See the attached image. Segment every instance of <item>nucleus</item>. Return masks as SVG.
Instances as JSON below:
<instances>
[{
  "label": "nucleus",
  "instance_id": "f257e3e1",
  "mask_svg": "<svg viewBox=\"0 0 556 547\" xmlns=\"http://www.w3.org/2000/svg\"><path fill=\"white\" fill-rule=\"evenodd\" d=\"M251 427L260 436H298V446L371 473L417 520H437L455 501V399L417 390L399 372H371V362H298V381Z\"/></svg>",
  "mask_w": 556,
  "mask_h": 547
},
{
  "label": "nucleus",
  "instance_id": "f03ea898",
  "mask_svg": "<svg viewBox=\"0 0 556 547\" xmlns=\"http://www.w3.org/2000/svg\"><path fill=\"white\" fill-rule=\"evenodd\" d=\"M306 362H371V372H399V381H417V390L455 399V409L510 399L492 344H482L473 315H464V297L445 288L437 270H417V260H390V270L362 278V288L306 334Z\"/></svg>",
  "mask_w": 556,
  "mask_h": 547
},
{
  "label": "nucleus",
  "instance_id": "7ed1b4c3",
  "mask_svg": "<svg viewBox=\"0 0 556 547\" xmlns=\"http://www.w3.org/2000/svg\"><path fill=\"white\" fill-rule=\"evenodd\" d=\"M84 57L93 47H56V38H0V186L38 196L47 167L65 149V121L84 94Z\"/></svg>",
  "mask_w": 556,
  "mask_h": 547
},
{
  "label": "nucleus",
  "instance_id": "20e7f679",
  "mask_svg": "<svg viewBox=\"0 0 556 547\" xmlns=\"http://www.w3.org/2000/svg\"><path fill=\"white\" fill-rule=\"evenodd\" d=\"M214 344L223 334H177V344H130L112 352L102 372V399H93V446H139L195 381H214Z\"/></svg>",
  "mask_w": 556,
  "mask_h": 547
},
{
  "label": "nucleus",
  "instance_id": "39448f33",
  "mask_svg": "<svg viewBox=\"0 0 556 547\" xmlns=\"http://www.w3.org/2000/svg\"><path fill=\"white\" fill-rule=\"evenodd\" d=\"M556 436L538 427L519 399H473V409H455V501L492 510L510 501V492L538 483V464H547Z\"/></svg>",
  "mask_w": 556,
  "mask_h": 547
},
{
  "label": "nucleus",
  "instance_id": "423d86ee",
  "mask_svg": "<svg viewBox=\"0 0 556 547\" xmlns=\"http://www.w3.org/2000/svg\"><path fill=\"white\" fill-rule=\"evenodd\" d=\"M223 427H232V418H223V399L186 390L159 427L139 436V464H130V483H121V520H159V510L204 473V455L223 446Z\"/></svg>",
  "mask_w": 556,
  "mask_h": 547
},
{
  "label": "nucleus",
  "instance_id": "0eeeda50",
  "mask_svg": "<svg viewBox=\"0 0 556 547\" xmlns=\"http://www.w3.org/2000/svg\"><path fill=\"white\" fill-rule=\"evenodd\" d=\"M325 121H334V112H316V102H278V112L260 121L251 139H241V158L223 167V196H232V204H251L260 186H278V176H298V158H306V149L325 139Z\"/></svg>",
▬▬▬▬▬▬▬▬▬▬
EXERCISE DETAILS → Convert every line of the items above into a numbered list, omitting any blank lines.

OUTPUT FOR THIS TASK →
1. See the attached image. Segment every instance of <item>nucleus</item>. Return masks as SVG.
2. Instances as JSON below:
3. <instances>
4. [{
5.   "label": "nucleus",
6.   "instance_id": "f257e3e1",
7.   "mask_svg": "<svg viewBox=\"0 0 556 547\" xmlns=\"http://www.w3.org/2000/svg\"><path fill=\"white\" fill-rule=\"evenodd\" d=\"M251 427L260 436H298V446L371 473L417 520H437L455 501V399L417 390L399 372H371V362H298V381Z\"/></svg>",
8.   "mask_w": 556,
9.   "mask_h": 547
10. },
11. {
12.   "label": "nucleus",
13.   "instance_id": "f03ea898",
14.   "mask_svg": "<svg viewBox=\"0 0 556 547\" xmlns=\"http://www.w3.org/2000/svg\"><path fill=\"white\" fill-rule=\"evenodd\" d=\"M306 362H371V372H399V381H417V390L455 399V409L510 399L492 344H482L473 315H464V297L445 288L437 270H417V260H390V270L362 278V288L306 334Z\"/></svg>",
15.   "mask_w": 556,
16.   "mask_h": 547
17. },
18. {
19.   "label": "nucleus",
20.   "instance_id": "7ed1b4c3",
21.   "mask_svg": "<svg viewBox=\"0 0 556 547\" xmlns=\"http://www.w3.org/2000/svg\"><path fill=\"white\" fill-rule=\"evenodd\" d=\"M84 57L93 47H56V38H0V186L38 196L47 167L65 149V121L84 94Z\"/></svg>",
22.   "mask_w": 556,
23.   "mask_h": 547
24. },
25. {
26.   "label": "nucleus",
27.   "instance_id": "20e7f679",
28.   "mask_svg": "<svg viewBox=\"0 0 556 547\" xmlns=\"http://www.w3.org/2000/svg\"><path fill=\"white\" fill-rule=\"evenodd\" d=\"M214 344L223 334H177V344H130L112 352L102 372V399H93V446H139L195 381H214Z\"/></svg>",
29.   "mask_w": 556,
30.   "mask_h": 547
31. },
32. {
33.   "label": "nucleus",
34.   "instance_id": "39448f33",
35.   "mask_svg": "<svg viewBox=\"0 0 556 547\" xmlns=\"http://www.w3.org/2000/svg\"><path fill=\"white\" fill-rule=\"evenodd\" d=\"M556 436L538 427L519 399H473V409H455V501L492 510L510 501V492L538 483V464H547Z\"/></svg>",
36.   "mask_w": 556,
37.   "mask_h": 547
38. },
39. {
40.   "label": "nucleus",
41.   "instance_id": "423d86ee",
42.   "mask_svg": "<svg viewBox=\"0 0 556 547\" xmlns=\"http://www.w3.org/2000/svg\"><path fill=\"white\" fill-rule=\"evenodd\" d=\"M223 427H232V418H223V399L186 390L159 427L139 436V464H130V483H121V520H159V510L204 473V455L223 446Z\"/></svg>",
43.   "mask_w": 556,
44.   "mask_h": 547
45. },
46. {
47.   "label": "nucleus",
48.   "instance_id": "0eeeda50",
49.   "mask_svg": "<svg viewBox=\"0 0 556 547\" xmlns=\"http://www.w3.org/2000/svg\"><path fill=\"white\" fill-rule=\"evenodd\" d=\"M325 121H334V112H316V102H278V112L260 121L251 139H241V158L223 167V196H232V204H251L260 186H278V176H298V158H306V149L325 139Z\"/></svg>",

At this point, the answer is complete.